Now, I have to do the same thing with Misaki. He is mine.

I slid my arms underneath my lover and lifted him up bridal style. He gasped and wiggled around a bit. I ignored his movements and kept a tight hold on him. My eyes stayed focused on my brother.

"No matter what you took from me, I've always kept quiet about it. But he's one thing I won't let you take. Please don't make me truly angry."

"What is this about?" Haruhiko asked after a short pause.

I narrowed my eyes at him. I knew Misaki wasn't going to be happy with me for this, but I had to do it. "This is what it's about!"

Slightly lifting the boy in my arms, I bent down and pressed my lips to his. He gasped and didn't kiss me back at all, but he didn't push me away either. I let my lips linger, enjoying the feeling of pissing off my brother. Finally, I felt Misaki yank away from me. I opened my eyes to see him covering his mouth. His face was burnt red and his eyes were wide, as if he was scared.

"B-Bastard!" he shouted at me. "Where do you get off doing that out of nowhere?!" He was panic stricken, but it was done now.

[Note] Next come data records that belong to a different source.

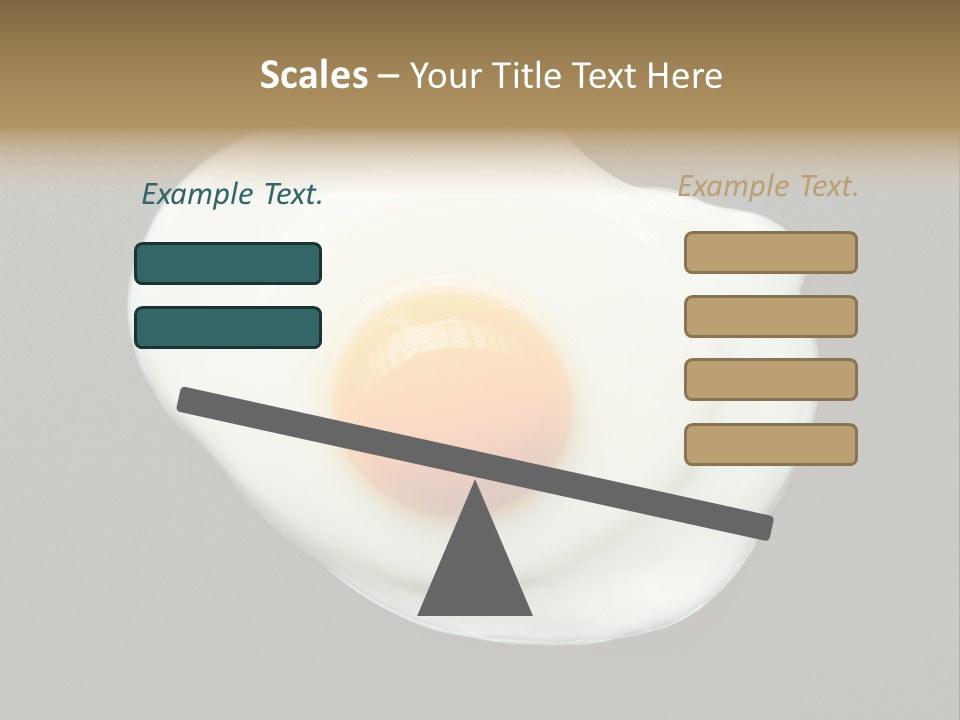 Scales – Your Title Text Here

Example Text.

Example Text.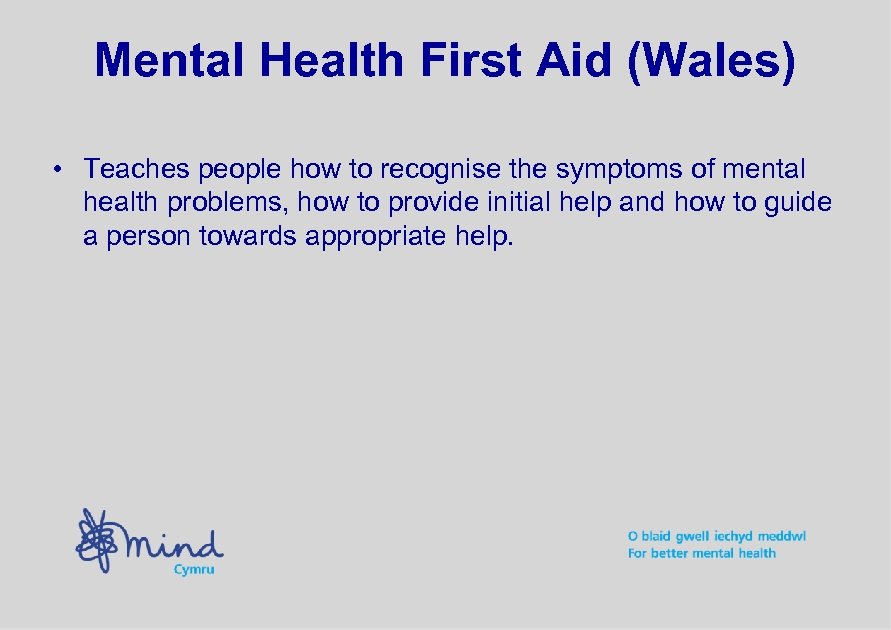 Mental Health First Aid (Wales)

• Teaches people how to recognise the symptoms of mental health problems, how to provide initial help and how to guide a person towards appropriate help.

mind
Cymru

O blaid gwell iechyd meddwl
For better mental health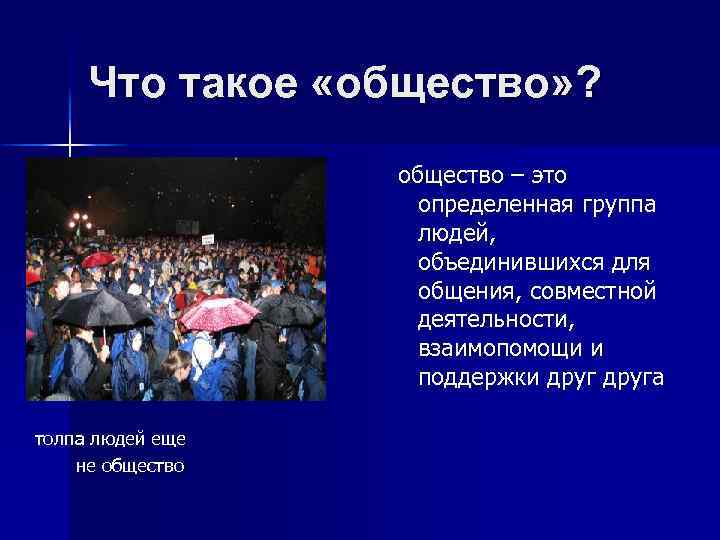 Что такое «общество»?

общество – это определенная группа людей, объединившихся для общения, совместной деятельности, взаимопомощи и поддержки друг друга

толпа людей еще не общество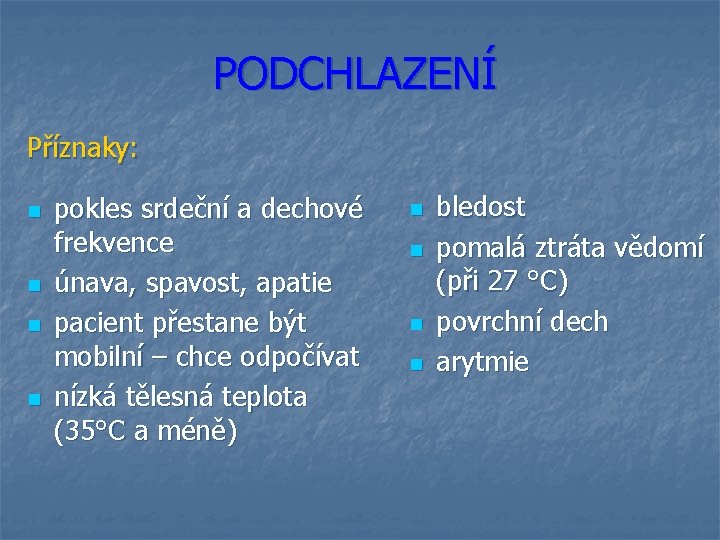 PODCHLAZENÍ

Příznaky:

- pokles srdeční a dechové frekvence
- únava, spavost, apatie
- pacient přestane být mobilní – chce odpočívat
- nízká tělesná teplota (35°C a méně)

- bledost
- pomalá ztráta vědomí (při 27 °C)
- povrchní dech
- arytmie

Hoping that would be the end of everything, I started walking away from it all. The brunette in my arms struggled and begged me to put him down, but I ignored him and carried him to the car. Tanaka-san begged me to stay so he could be seen by a doctor, but I left anyways. I would take him to a doctor myself.

There was no way I was going to stay around my brother any longer.

And I especially didn't want Misaki staying around him.